Jovi De Croock
Software Engineer
GraphQL Persisted Operations
In GraphQL there's an infinite amount of possible operations that you can create and send to your server, this introduces a few concerns:
- API Abuse (depth, breath, ... of operations)
- Carrying over wisdom from REST/... becomes hard
In REST we have a finite set of operations which yields an isolated result, i.e. if I
ask for a GET /todo/1
I will know that I will get 1 todo or a 404 back from the server.
In the above we are saying that GraphQL has an unlimited amount of paths and the paths
that will be asked for aren't predictable.
This however already has a solution in GraphQL, the core principle of this approach is that instead of sending our stringified GraphQL document over the wire we'll send a hash of the GraphQL document, our server will take this hash and know that it's dealing with a certain document. In Relay we call this Persisted Queries and in Apollo we have a similar principle in Automatic Persisted Queries (APQ).

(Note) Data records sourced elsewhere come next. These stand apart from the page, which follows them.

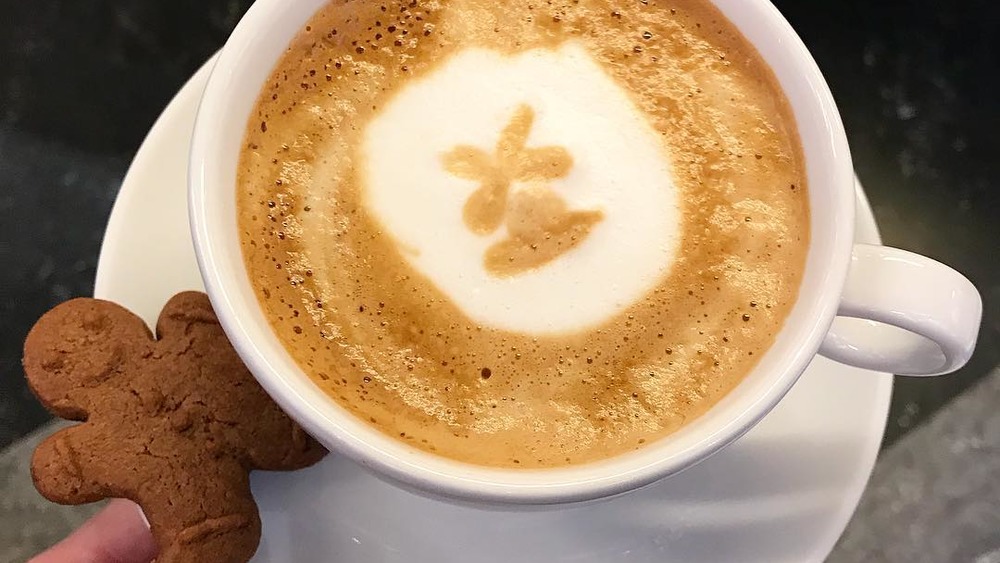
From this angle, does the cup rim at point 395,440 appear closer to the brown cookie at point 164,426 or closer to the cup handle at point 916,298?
the cup handle at point 916,298

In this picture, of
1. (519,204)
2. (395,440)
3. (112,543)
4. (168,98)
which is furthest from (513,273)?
(168,98)

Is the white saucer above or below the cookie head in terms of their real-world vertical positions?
below

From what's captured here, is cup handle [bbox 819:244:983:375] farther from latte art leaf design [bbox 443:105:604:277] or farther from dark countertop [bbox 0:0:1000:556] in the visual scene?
dark countertop [bbox 0:0:1000:556]

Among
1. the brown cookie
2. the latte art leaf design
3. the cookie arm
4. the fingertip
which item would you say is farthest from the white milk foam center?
the fingertip

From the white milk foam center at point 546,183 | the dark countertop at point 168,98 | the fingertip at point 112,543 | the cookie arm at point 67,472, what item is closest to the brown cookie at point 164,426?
the cookie arm at point 67,472

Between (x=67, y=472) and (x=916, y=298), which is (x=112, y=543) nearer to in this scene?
(x=67, y=472)

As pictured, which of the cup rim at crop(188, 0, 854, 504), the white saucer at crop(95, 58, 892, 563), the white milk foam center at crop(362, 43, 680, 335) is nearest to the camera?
the cup rim at crop(188, 0, 854, 504)
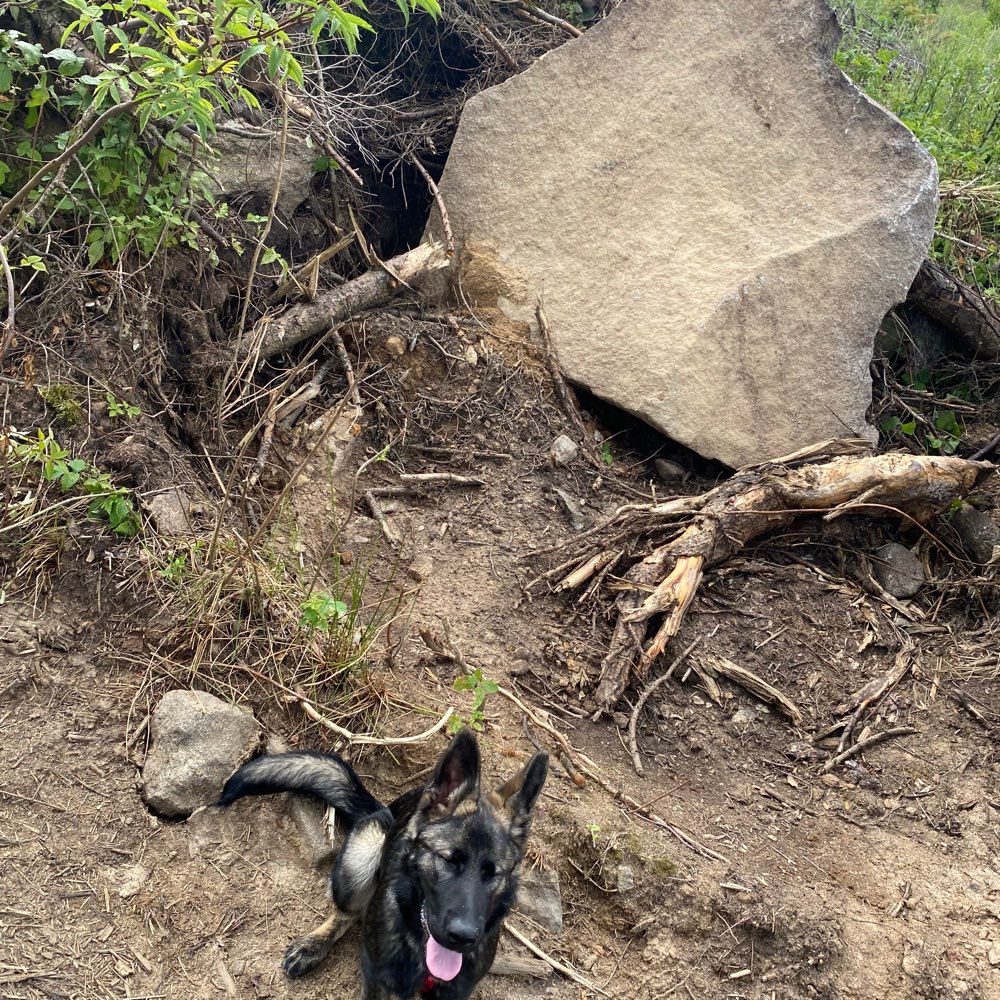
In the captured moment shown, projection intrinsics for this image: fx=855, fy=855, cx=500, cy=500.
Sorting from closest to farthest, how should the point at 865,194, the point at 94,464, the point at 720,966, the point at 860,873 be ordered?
the point at 720,966 < the point at 860,873 < the point at 94,464 < the point at 865,194

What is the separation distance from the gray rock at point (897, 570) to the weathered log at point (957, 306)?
68.4 inches

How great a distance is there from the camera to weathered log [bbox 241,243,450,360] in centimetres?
434

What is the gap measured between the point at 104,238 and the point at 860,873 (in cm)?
409

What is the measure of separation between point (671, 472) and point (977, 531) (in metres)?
1.65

The differences between APQ and Persisted Queries start in how this contract is established, in Relay we'll let the compiler do the work. The compiler will go through all the documents it can find and create md5 hashes out of them. This will give you a mapping that can be used on both the server and client so the client knows what hash to send and the server so it knows what the hash means. This is ultimately very locked down as now external people can't abuse your API as they would need the MD5 hash and would only be able to run those operations.
With Automatic Persisted Queries we are dealing with a handshake protocol, there is no compilation/... going on.
The document gets hashed at runtime, when the server receives the request it will check whether it knows
what the hash means and when it doesn't it will send a specific error message PersistedQueryNotFound
when
the client receives this as a response it will send the stringified GraphQL document alongside the hash
and the server can learn the association that way.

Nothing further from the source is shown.